Can you reproduce each line of the data below word for word, leaving out the pictures?

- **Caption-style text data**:

-=-=-=-=-

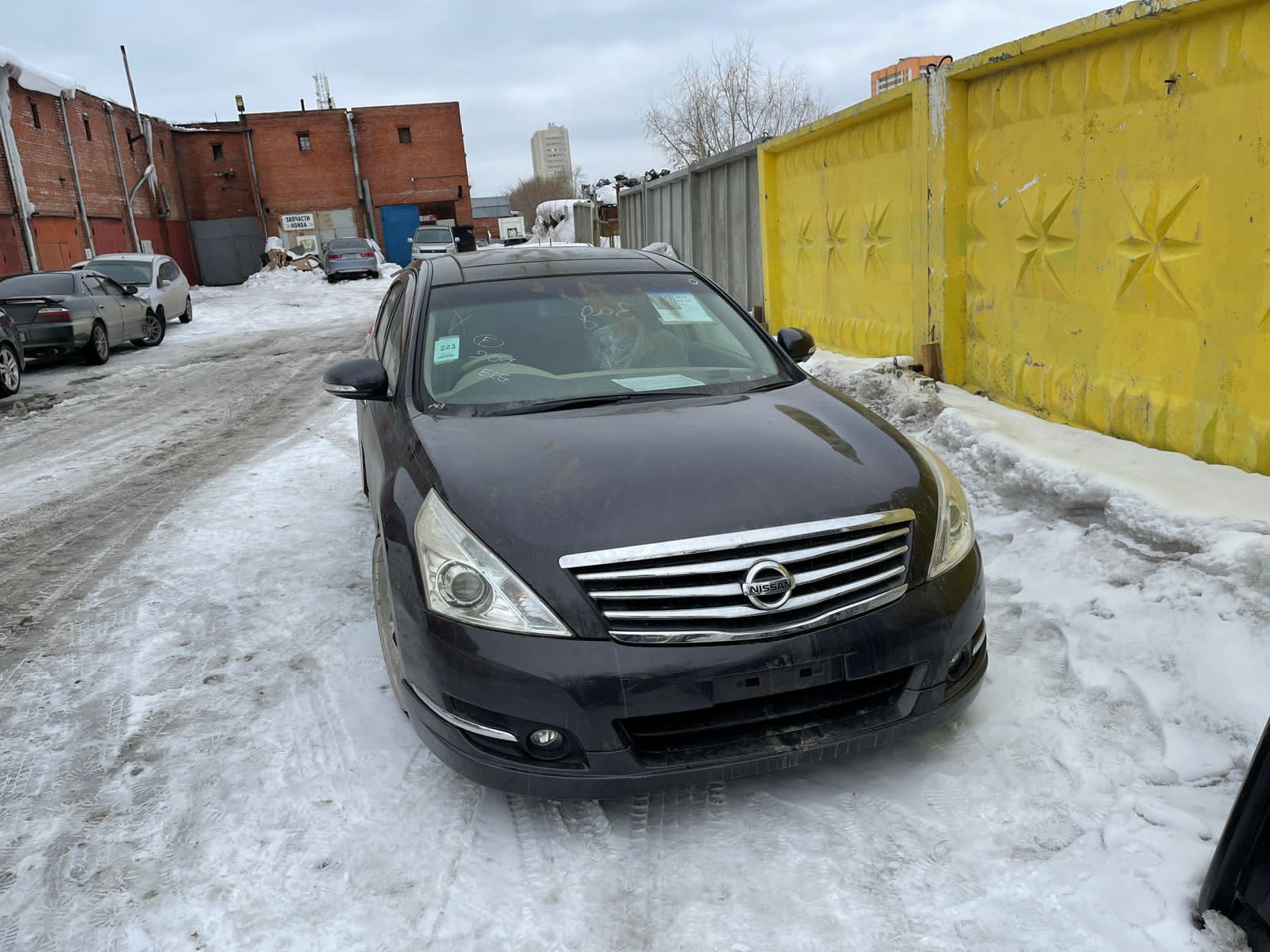 Купить Ниссан Тиану В Городе Новосибирск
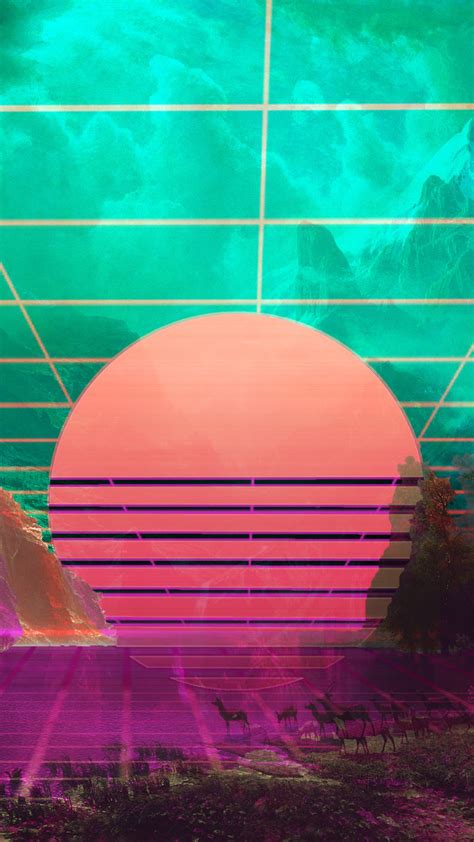 Vaporwave 4k Ultra Hd Wallpaper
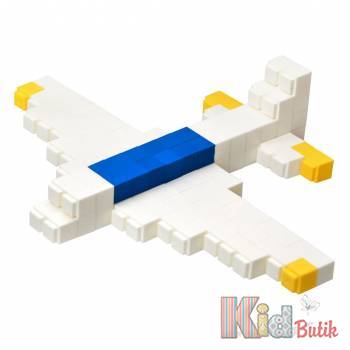 Купить Конструктор Bricks Самолет 85эл Тигрес 40003 на КидБутик Конструктор Bricks Самолет 85эл Тигрес 40003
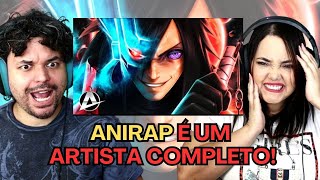 ♪ Madara Uchiha  Sonho Perfeito  AniRap  REACT [upl. by Losiram]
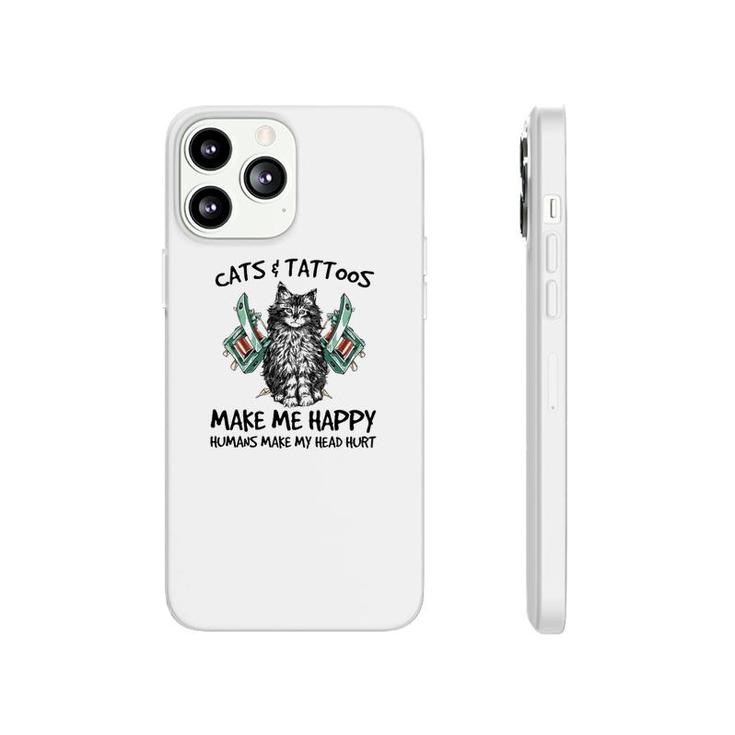 Tattoos And Cats Phonecase iPhone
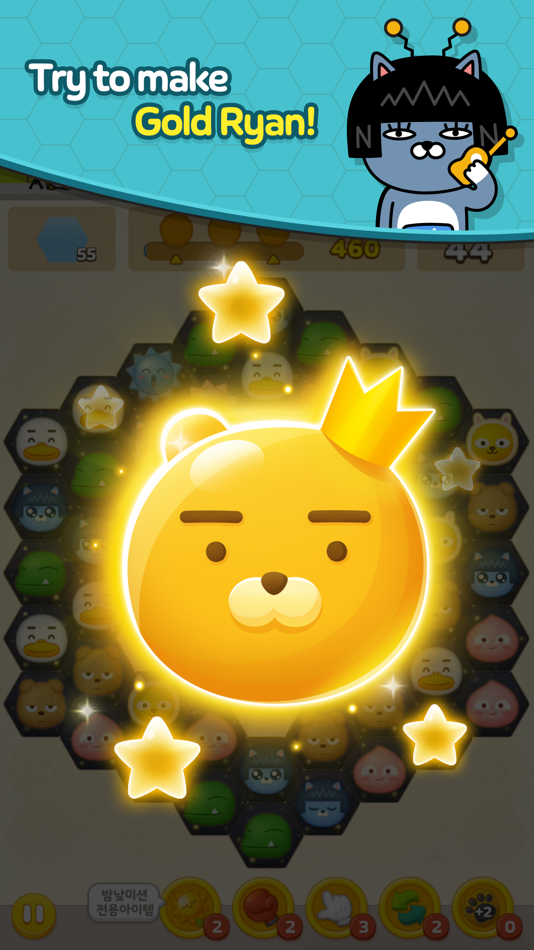 #5. Friends Popcorn (iOS) Ved: Kakao Games Corp.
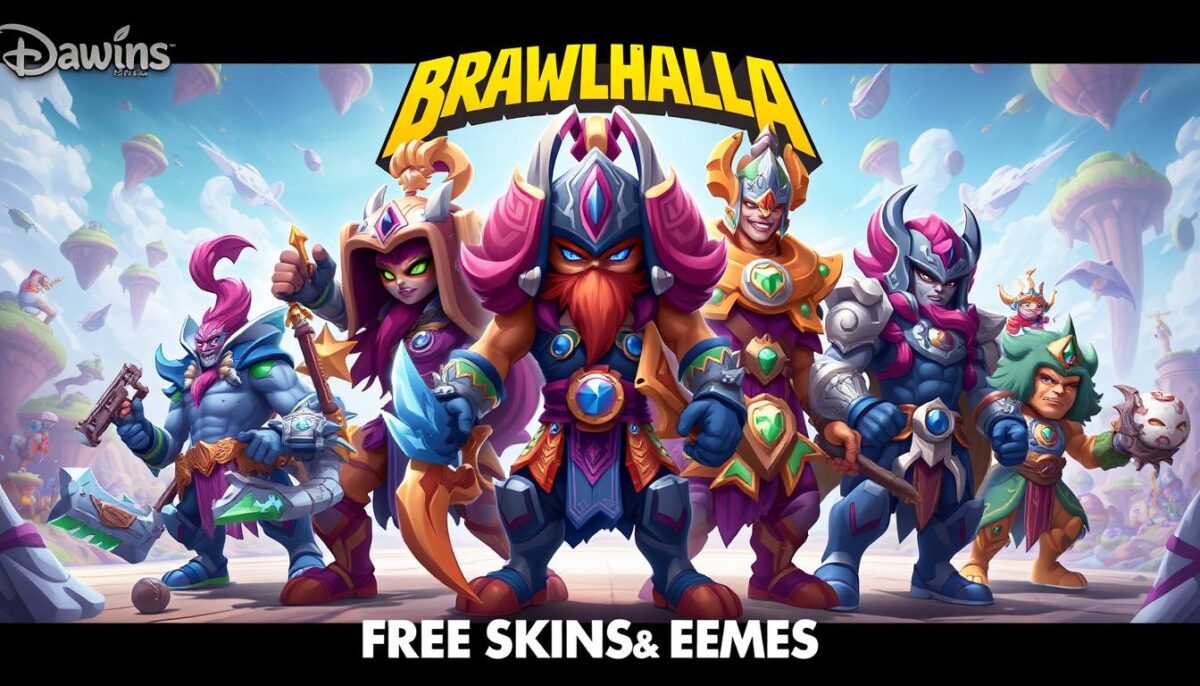 skins gratuitas Brawlhalla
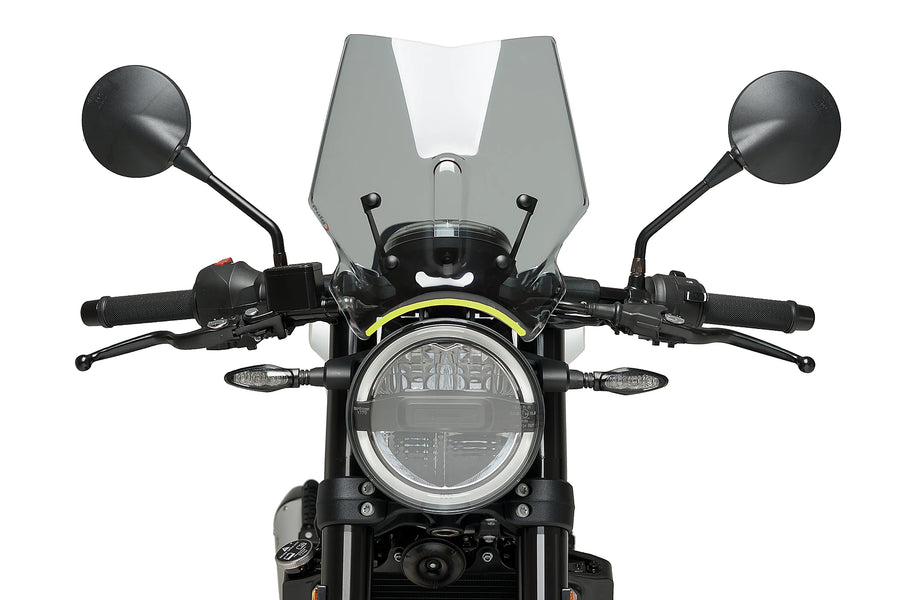 HUSQVARNA VITPILEN 125 [2025] - Pare-brise sport nouvelle génération | Teinté | PUIG9702H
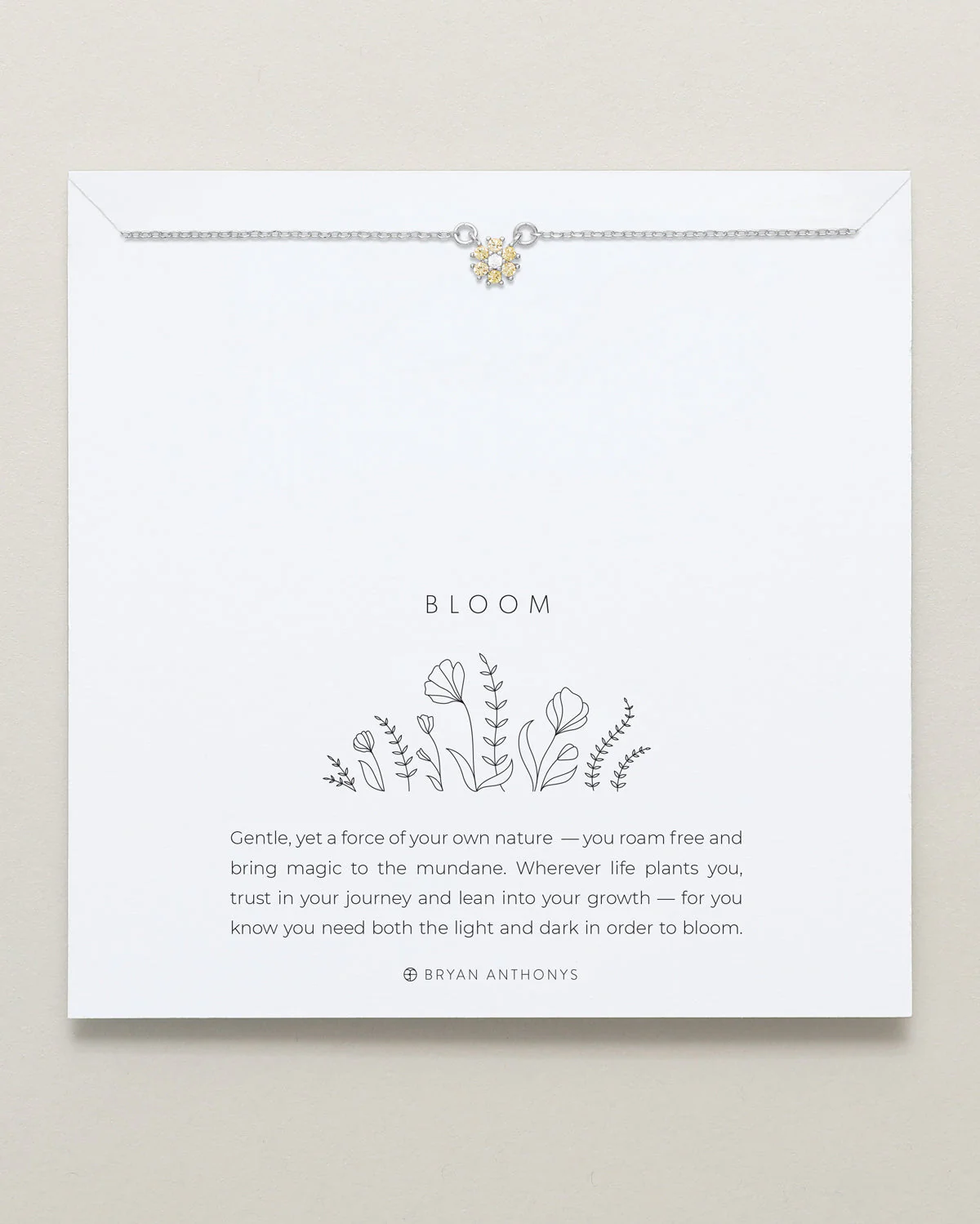 Bloom Dainty Necklace - Image 4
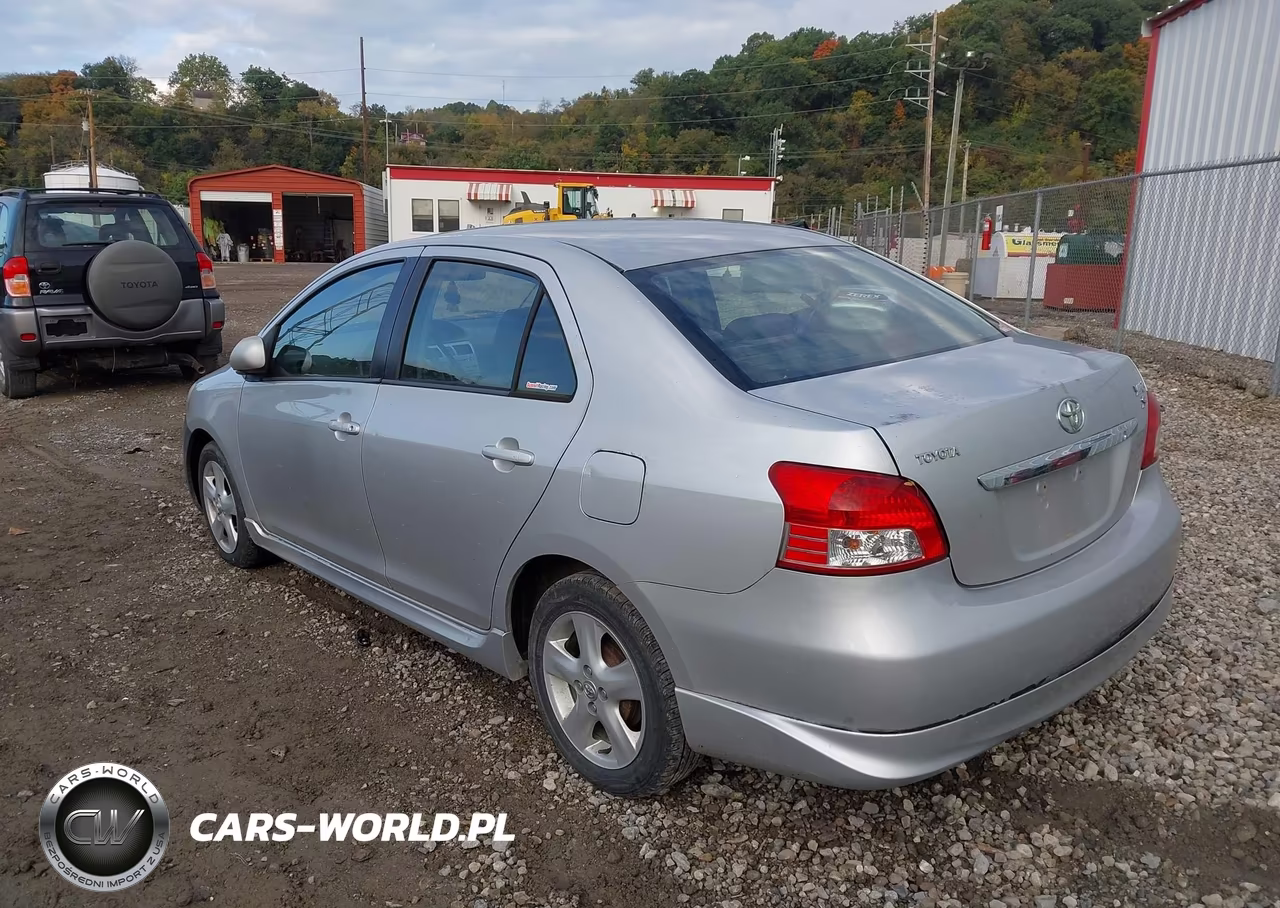 2007 Toyota Yaris S VIN:JTDBT923571185405 - 3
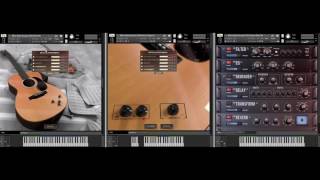 8Dio Advanced Guitar Series Steel String Walkthrough [upl. by Galer937]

-=-=-=-=-

- **Exercise output**:
 Купить Ниссан Тиану В Городе Новосибирск
 Vaporwave 4k Ultra Hd Wallpaper
 Купить Конструктор Bricks Самолет 85эл Тигрес 40003 на КидБутик Конструктор Bricks Самолет 85эл Тигрес 40003
 ♪ Madara Uchiha  Sonho Perfeito  AniRap  REACT [upl. by Losiram]
 Tattoos And Cats Phonecase iPhone
 #5. Friends Popcorn (iOS) Ved: Kakao Games Corp.
 skins gratuitas Brawlhalla
 HUSQVARNA VITPILEN 125 [2025] - Pare-brise sport nouvelle génération | Teinté | PUIG9702H
 Bloom Dainty Necklace - Image 4
 2007 Toyota Yaris S VIN:JTDBT923571185405 - 3
 8Dio Advanced Guitar Series Steel String Walkthrough [upl. by Galer937]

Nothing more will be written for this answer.